DAR ES SALAAM: Tanzania announced Monday plans to conduct political dialogues with its neighboring countries as an attempt to secure a better option of sending back all the remaining refugees.

President Samia Suluhu Hassan told the Chief of Defence Forces (CDF) Gen. Jacob Mkunda in Dar es Salaam on Monday that there is a need for a proactive approach “given the changing dynamics in the refugee landscape”. President Samia was attending the 7th meeting between the CDF and commanders of the Tanzania People’s Defence Forces (TPDF) held in Dar es Salaam.

According to the Commander-In-Chief collaborative efforts with global refugee organizations (the UN refugee agency (UNHCR)) have been pursued, however, their efficacy has diminished over time.

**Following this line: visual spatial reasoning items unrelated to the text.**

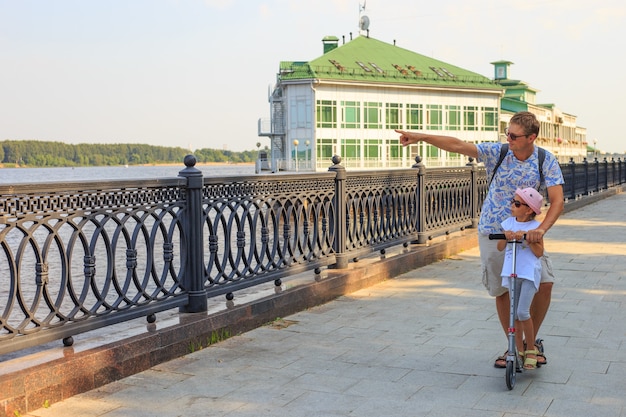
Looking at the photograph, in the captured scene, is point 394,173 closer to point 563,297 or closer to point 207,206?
point 563,297

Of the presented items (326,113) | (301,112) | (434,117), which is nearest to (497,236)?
(301,112)

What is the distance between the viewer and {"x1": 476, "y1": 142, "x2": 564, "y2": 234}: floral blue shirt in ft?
17.4

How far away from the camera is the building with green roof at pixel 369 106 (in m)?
70.4

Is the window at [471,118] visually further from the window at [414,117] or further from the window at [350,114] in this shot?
the window at [350,114]

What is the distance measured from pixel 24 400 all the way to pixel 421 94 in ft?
247

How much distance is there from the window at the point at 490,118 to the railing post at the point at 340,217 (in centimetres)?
7781

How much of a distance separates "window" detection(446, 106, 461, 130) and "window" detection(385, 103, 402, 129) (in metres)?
6.64

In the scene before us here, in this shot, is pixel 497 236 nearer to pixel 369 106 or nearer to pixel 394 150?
pixel 369 106

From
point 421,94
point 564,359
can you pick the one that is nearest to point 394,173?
point 564,359

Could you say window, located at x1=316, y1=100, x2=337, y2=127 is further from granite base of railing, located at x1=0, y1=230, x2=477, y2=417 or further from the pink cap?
the pink cap

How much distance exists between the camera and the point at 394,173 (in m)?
10.5

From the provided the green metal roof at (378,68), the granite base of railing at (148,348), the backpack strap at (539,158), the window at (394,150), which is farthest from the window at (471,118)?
the backpack strap at (539,158)

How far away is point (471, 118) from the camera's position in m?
83.3

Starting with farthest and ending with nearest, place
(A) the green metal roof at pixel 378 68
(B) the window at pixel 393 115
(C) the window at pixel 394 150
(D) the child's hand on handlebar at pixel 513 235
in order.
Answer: (C) the window at pixel 394 150
(B) the window at pixel 393 115
(A) the green metal roof at pixel 378 68
(D) the child's hand on handlebar at pixel 513 235
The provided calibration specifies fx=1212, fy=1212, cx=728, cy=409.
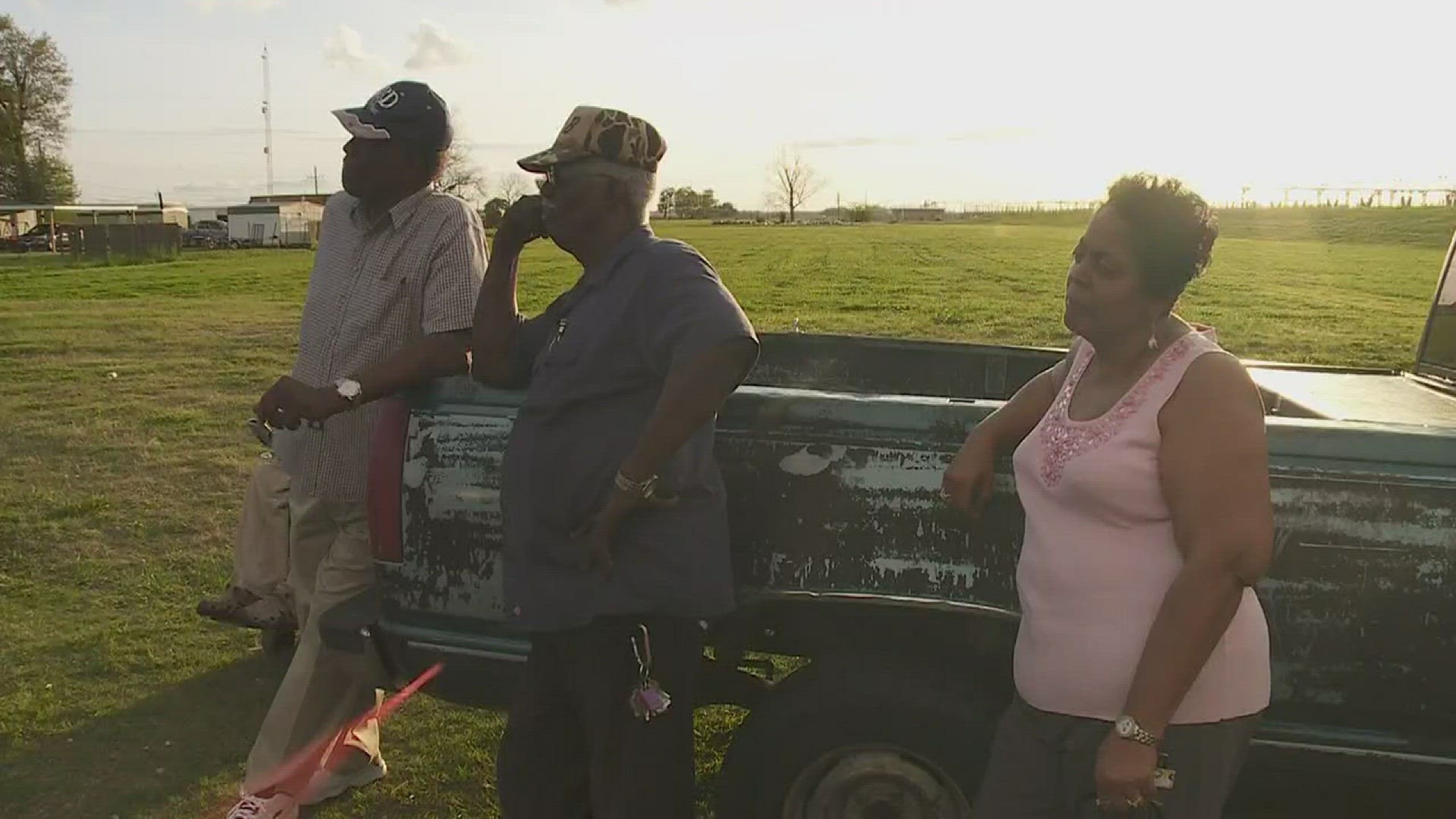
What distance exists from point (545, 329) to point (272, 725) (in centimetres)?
149

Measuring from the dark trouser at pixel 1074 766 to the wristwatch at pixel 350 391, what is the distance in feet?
5.75

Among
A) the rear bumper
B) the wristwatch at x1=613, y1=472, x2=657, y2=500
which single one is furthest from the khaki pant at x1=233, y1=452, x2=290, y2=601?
the wristwatch at x1=613, y1=472, x2=657, y2=500

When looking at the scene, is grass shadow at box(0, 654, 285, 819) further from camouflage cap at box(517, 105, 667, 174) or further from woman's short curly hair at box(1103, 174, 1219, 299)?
woman's short curly hair at box(1103, 174, 1219, 299)

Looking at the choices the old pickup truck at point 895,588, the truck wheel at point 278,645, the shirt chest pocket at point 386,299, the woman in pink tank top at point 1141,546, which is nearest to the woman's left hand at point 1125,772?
the woman in pink tank top at point 1141,546

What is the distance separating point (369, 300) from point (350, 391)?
0.93 ft

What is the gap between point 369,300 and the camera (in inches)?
126

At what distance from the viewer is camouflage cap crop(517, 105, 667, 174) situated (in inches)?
95.3

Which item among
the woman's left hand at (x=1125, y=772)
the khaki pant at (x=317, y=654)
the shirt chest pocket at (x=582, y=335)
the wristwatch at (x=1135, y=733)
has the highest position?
the shirt chest pocket at (x=582, y=335)

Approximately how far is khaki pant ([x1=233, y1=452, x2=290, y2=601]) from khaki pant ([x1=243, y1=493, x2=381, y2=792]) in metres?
0.84

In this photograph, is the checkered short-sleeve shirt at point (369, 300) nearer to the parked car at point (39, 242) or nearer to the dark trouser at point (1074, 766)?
the dark trouser at point (1074, 766)

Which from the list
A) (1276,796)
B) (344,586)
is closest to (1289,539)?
(1276,796)

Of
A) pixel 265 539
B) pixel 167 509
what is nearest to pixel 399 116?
pixel 265 539

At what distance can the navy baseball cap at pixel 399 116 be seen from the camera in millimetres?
3152

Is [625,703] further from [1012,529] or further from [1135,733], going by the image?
[1135,733]
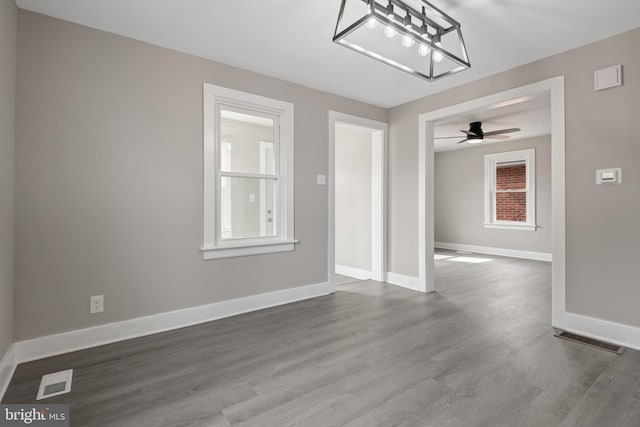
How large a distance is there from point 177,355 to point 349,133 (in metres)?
4.06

“The government will intensify political dialogues to address the evolving challenges associated with the prolonged stay of refugees,” she said, agreeing to the need for a detailed survey to identify the level of refugees and asylum seekers in the country.

General Mkunda had expressed concern over existing “long-term” refugees and asylum seekers in the country, deeming it a potential threat.

He called for a specialized survey on refugees and advocated for concerted efforts to facilitate their return.

Initially, Tanzania had reached an agreement with neighbouring Burundi to voluntary repatriate all Burundian refugees from October 2019, the effort that was collaboratively organised with the United Nations.

However, details from the government indicated that between January 1, and December 30, 2023 a total of 138,149 asylum seekers were received in Tanzania and most of them coming from DRC, Rwanda and Burundi.

Gen. Mkunda said refugees are the country’s biggest security threat in the western regions.

The East African country has been receiving applications for asylum seekers and refugees from Burundi since 1972, Rwanda 1994 and DRC 1996. A total of 27,000 refugees from Burundi were not placed in refugee camps and instead the government decided to divide them into 73 villages in Kigoma region.

“The refugees and their families still continue to live in those villages using various methods to ensure that their descendants get Tanzanian citizenship through an unlawful process,” Gen. Mkunda told the President.

He insisted most asylum seekers have run to Tanzania due to economic reasons and not security.